>>>>>

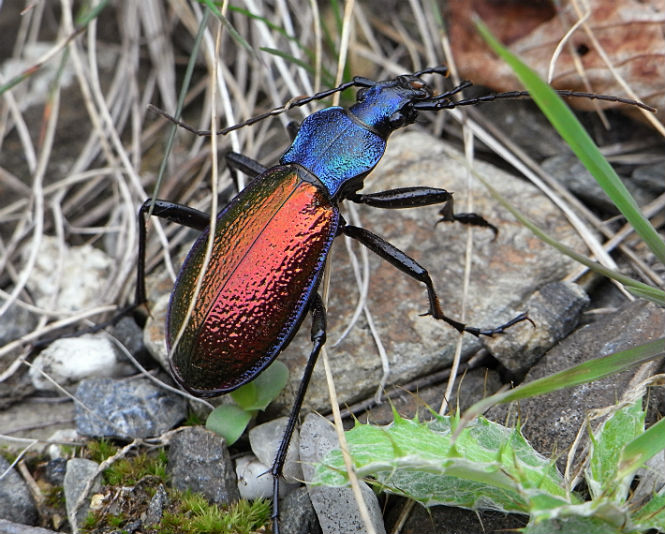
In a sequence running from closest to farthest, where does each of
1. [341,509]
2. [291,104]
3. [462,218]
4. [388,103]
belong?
[341,509]
[291,104]
[388,103]
[462,218]

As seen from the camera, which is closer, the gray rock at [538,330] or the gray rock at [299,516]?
the gray rock at [299,516]

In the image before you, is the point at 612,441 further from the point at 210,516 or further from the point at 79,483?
the point at 79,483

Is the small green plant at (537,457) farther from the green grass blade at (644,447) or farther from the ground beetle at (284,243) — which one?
the ground beetle at (284,243)

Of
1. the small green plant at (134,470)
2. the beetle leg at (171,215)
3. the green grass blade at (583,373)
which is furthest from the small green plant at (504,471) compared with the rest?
the beetle leg at (171,215)

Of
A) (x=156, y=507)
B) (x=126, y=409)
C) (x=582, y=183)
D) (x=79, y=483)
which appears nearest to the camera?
(x=156, y=507)

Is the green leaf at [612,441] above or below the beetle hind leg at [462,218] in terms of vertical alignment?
below

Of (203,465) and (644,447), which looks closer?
(644,447)

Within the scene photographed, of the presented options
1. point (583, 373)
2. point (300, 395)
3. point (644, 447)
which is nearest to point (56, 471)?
point (300, 395)
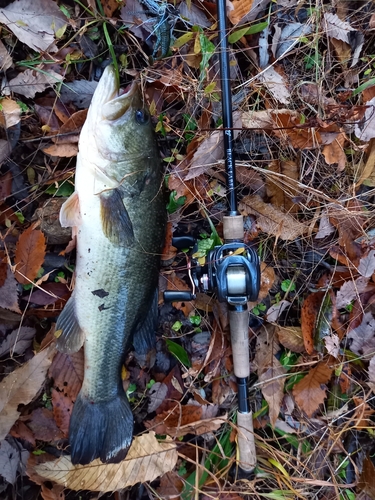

<<<<<

Problem description :: State how many lines in the listing above contain the string "point", counting only matches in the same case. Reply with the number alone.

Task answer :: 7